### CHALLENGE
Can you reproduce every item below word for word, leaving nothing out?

[BEGIN DATA EXCERPTS]

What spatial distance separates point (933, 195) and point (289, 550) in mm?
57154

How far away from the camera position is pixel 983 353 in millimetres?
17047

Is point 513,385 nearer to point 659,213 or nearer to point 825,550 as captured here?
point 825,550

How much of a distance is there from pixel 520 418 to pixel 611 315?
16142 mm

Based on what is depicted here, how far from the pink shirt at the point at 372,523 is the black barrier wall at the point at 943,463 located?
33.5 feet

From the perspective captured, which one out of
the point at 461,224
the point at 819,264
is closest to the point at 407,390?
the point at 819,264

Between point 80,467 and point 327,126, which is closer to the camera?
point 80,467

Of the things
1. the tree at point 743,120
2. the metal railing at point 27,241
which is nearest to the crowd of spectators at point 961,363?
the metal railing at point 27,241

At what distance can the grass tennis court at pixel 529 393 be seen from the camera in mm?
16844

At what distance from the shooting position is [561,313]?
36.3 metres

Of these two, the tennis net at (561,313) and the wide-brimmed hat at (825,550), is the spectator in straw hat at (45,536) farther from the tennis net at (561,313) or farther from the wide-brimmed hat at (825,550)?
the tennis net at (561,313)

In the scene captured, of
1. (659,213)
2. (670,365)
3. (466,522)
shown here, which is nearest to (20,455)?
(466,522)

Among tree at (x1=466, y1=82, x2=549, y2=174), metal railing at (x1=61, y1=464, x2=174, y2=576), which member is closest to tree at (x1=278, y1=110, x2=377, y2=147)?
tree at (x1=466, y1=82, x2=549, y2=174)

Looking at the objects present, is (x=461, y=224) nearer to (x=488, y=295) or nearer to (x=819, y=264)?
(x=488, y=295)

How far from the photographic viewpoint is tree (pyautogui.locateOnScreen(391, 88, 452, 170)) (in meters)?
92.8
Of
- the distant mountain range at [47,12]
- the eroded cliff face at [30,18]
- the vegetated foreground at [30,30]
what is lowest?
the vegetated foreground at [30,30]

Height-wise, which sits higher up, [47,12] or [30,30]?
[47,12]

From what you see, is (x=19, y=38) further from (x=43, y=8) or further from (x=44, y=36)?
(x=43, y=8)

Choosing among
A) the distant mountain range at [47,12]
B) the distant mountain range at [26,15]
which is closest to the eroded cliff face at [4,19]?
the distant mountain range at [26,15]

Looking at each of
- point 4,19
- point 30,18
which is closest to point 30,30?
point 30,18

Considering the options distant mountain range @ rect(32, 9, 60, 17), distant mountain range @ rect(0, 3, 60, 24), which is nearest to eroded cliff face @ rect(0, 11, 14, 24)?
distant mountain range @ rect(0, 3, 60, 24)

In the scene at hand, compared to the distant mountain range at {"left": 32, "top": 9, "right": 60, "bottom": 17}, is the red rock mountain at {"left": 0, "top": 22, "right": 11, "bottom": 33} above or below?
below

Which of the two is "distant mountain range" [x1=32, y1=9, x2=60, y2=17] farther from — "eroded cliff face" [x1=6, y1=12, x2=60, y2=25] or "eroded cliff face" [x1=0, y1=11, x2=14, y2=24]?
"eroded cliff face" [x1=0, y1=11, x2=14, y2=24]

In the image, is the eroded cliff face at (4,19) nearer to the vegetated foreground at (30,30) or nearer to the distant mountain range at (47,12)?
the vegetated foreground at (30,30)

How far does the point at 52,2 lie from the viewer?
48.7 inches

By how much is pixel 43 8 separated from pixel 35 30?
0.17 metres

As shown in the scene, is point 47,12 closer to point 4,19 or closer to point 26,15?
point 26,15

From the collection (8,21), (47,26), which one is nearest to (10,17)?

[END DATA EXCERPTS]

### RESPONSE
What spatial distance separates point (933, 195) and point (289, 550) in mm?
57154

How far away from the camera position is pixel 983 353 in millimetres?
17047

Is point 513,385 nearer to point 659,213 or nearer to point 825,550 as captured here?
point 825,550

How much of a distance is there from pixel 520 418 to pixel 611 315?
16142 mm

Based on what is depicted here, how far from the pink shirt at the point at 372,523 is the black barrier wall at the point at 943,463 located?
33.5 feet

From the perspective captured, which one out of
the point at 461,224
the point at 819,264
is closest to the point at 407,390?
the point at 819,264

Between point 80,467 and point 327,126, which is closer to the camera?
point 80,467

Of the things
1. the tree at point 743,120
2. the metal railing at point 27,241
which is nearest to the crowd of spectators at point 961,363?
the metal railing at point 27,241

At what distance can the grass tennis court at pixel 529 393 be seen from the camera in mm?
16844

At what distance from the shooting position is [561,313]?
36.3 metres

Of these two, the tennis net at (561,313) and the wide-brimmed hat at (825,550), is the spectator in straw hat at (45,536) farther from the tennis net at (561,313) or farther from the wide-brimmed hat at (825,550)?
the tennis net at (561,313)

In the scene captured, of
1. (659,213)
2. (670,365)
3. (466,522)
shown here, which is nearest to (20,455)?
(466,522)

Among tree at (x1=466, y1=82, x2=549, y2=174), metal railing at (x1=61, y1=464, x2=174, y2=576), which member is closest to tree at (x1=278, y1=110, x2=377, y2=147)?
tree at (x1=466, y1=82, x2=549, y2=174)

Looking at the objects present, is (x=461, y=224) nearer to (x=488, y=295) or nearer to (x=819, y=264)?
(x=488, y=295)

How far from the photographic viewpoint is tree (pyautogui.locateOnScreen(391, 88, 452, 170)) (in meters)?
92.8
Of
- the distant mountain range at [47,12]
- the eroded cliff face at [30,18]
- the vegetated foreground at [30,30]
what is lowest?
the vegetated foreground at [30,30]

Height-wise, which sits higher up, [47,12] or [30,30]?
[47,12]

From what you see, is (x=19, y=38) further from (x=43, y=8) or further from (x=44, y=36)?
(x=43, y=8)

Choosing among
A) the distant mountain range at [47,12]
B) the distant mountain range at [26,15]
which is closest to the eroded cliff face at [4,19]?
the distant mountain range at [26,15]

Looking at each of
- point 4,19
- point 30,18
which is closest to point 30,30?
point 30,18

Considering the options distant mountain range @ rect(32, 9, 60, 17), distant mountain range @ rect(0, 3, 60, 24), which is nearest to eroded cliff face @ rect(0, 11, 14, 24)?
distant mountain range @ rect(0, 3, 60, 24)

In the scene at hand, compared to the distant mountain range at {"left": 32, "top": 9, "right": 60, "bottom": 17}, is the red rock mountain at {"left": 0, "top": 22, "right": 11, "bottom": 33} above or below?
below

Which of the two is "distant mountain range" [x1=32, y1=9, x2=60, y2=17] farther from — "eroded cliff face" [x1=6, y1=12, x2=60, y2=25] or "eroded cliff face" [x1=0, y1=11, x2=14, y2=24]?
"eroded cliff face" [x1=0, y1=11, x2=14, y2=24]

In the image, is the eroded cliff face at (4,19) nearer to the vegetated foreground at (30,30) or nearer to the distant mountain range at (47,12)?
the vegetated foreground at (30,30)

How far does the point at 52,2 lie from the viewer?
48.7 inches

By how much is pixel 43 8 separated from pixel 35 30?
0.17 metres

As shown in the scene, is point 47,12 closer to point 4,19 or closer to point 26,15?
point 26,15

From the collection (8,21), (47,26), which one is nearest to (10,17)?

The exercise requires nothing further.